■ Vorliegender Text
# # # # #

Sie kennen das: Ihr Chef hat Ihren Textentwurf überflogen («Ist soweit okay!») und hat ihn mit ein paar «kleinen Anmerkungen» versehen. Will heissen: Er hat Ihren Text bis zur Unkenntlichkeit zerstückelt und vollständig umgeschrieben. Und zwar nach diesen auf Führungsetagen weit verbreiteten Geheimrezepten…

Rezept 1: Texte mit zusammengesetzten Substantiven, Füllwörtern und Floskeln anreichern

Wenn von «konjunktureller Situation» die Rede ist, vom «schulischen Bereichsfeld» oder von «ungünstigen Wettbewerbsbedingungen», dann folgt meist Grundsätzliches. Wer allzu harte und klare Sachverhalte etwas abfedern möchte, bedient sich gerne in der Schublade der Floskeln und Füllwörter und reichert damit seine Texte an: «Allerdings, eigentlich, durchaus, ziemlich, relativ, gänzlich, gewissermassen, in diesem Zusammenhang, unseres Erachtens» passen immer und überall.

Rezept 2: Der Nominalstil ist die Krönung eines Satzes

Wer eine «Aufgabenübertragung» veranlasst, hat es in die Chefetage geschafft. Er kann die «Weiterführung» eines Versuches oder die «Überarbeitung» eines Projektes anordnen, ganz zu schweigen von der «Regelung» der Arbeitszeiten. Substantive mit der Endung -ung sind so etwas wie die gekrönten Häupter der deutschen Sprache. Der Leser soll sich vor ihnen verneigen – und natürlich vor ihrem Verfasser.

# # # # #

■ Zu erledigende Schritte
A. Liste alle Substantive auf -ung auf, die im Text über die Geheimrezepte der Führungsetagen in Anführungszeichen stehen.
B. Sammle aus den Zeilen unten jede Zeile, die die Zeichenfolge „foliage“ enthält, und achte dabei auf Groß- und Kleinschreibung.

■ Datensätze mit Szenenfragen
# # # # #

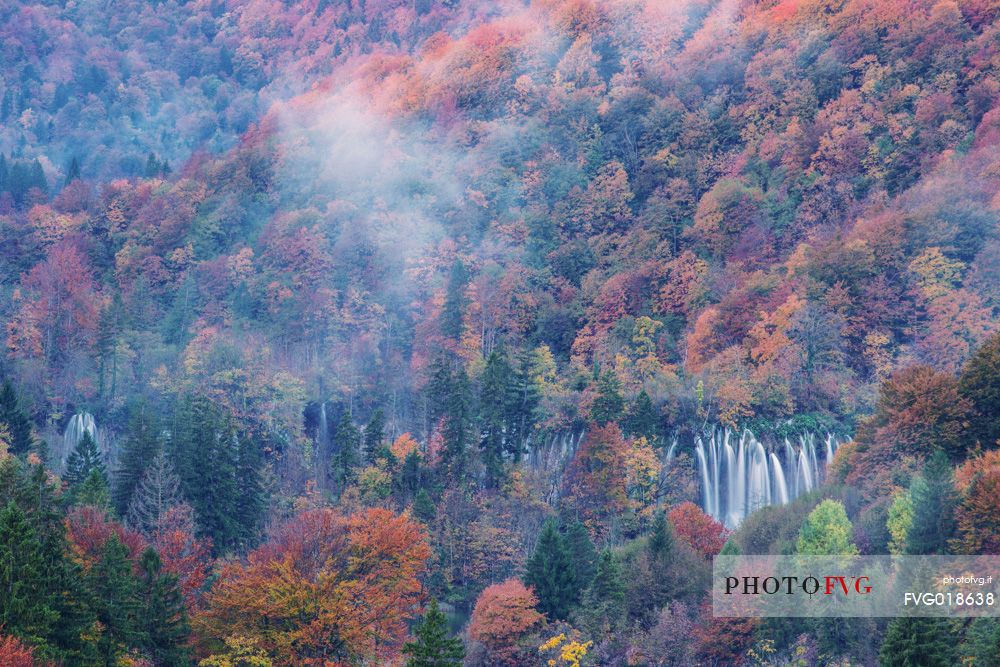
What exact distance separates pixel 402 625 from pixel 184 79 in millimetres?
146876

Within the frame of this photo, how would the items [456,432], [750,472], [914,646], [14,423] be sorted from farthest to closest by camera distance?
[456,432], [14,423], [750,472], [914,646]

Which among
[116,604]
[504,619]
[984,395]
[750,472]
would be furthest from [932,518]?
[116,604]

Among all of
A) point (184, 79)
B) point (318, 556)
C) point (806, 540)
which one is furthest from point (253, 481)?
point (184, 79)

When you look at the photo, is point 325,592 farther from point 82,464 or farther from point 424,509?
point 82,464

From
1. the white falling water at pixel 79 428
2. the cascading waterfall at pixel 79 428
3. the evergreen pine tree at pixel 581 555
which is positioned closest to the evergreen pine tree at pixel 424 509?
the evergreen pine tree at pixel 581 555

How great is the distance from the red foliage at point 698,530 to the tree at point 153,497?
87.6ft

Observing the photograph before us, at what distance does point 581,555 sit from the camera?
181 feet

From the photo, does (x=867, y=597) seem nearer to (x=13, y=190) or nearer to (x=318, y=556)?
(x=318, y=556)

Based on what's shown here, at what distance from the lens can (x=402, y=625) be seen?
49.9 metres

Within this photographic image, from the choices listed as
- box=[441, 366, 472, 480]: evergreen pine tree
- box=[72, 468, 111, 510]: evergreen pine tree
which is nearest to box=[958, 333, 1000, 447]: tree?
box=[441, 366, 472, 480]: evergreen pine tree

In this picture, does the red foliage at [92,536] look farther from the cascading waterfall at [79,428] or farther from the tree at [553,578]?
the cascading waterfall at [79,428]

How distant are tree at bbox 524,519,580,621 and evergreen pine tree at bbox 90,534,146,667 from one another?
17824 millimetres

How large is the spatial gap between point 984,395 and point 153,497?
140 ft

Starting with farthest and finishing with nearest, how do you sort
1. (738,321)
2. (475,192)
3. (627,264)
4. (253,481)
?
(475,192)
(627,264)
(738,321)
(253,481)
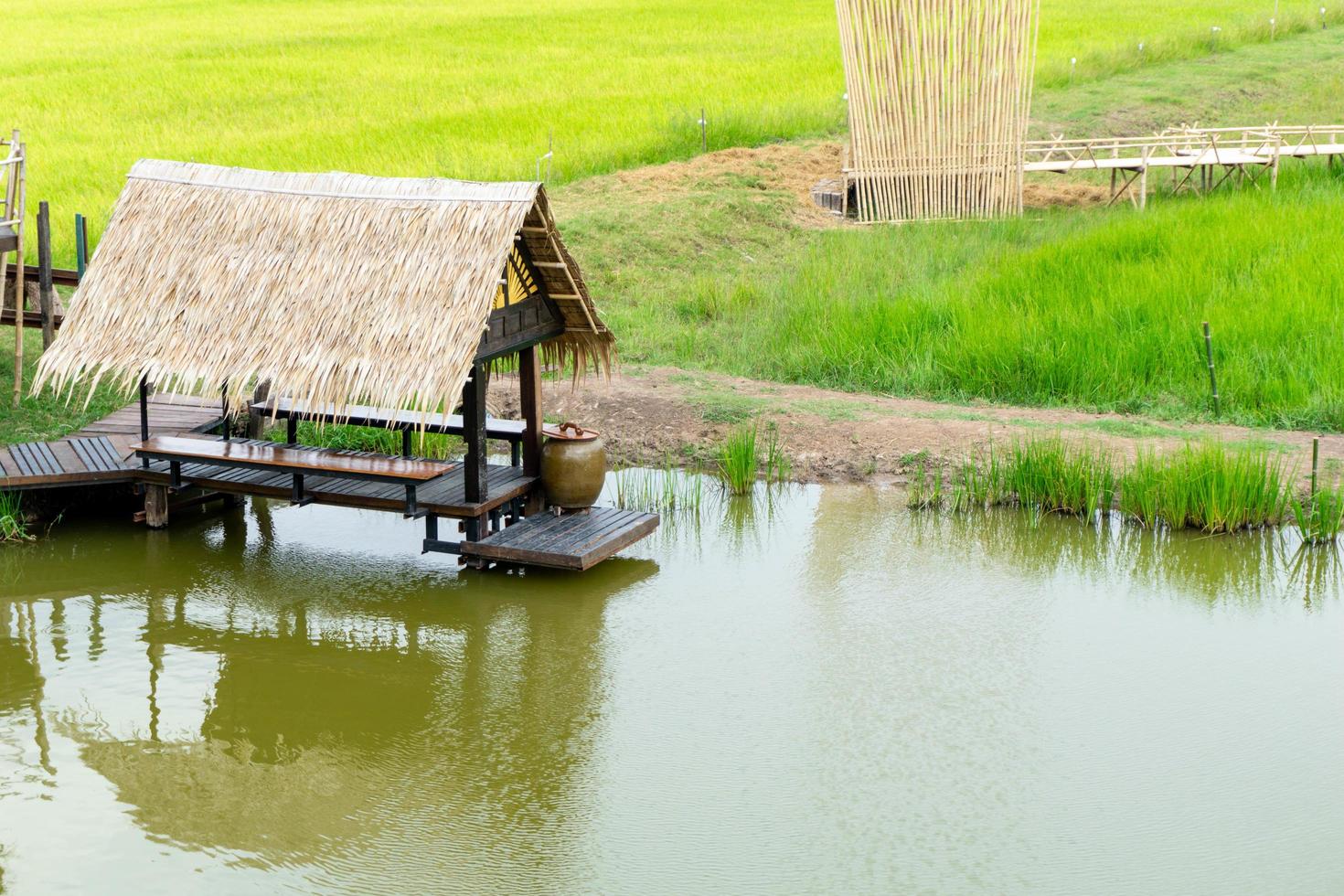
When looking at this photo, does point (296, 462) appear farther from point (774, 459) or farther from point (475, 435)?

# # # # #

■ Die Ergebnisse
A. Aufgabenübertragung, Weiterführung, Überarbeitung, Regelung

B.
How great is the distance from the red foliage at point 698,530 to the tree at point 153,497?
In this picture, does the red foliage at [92,536] look farther from the cascading waterfall at [79,428] or farther from the tree at [553,578]?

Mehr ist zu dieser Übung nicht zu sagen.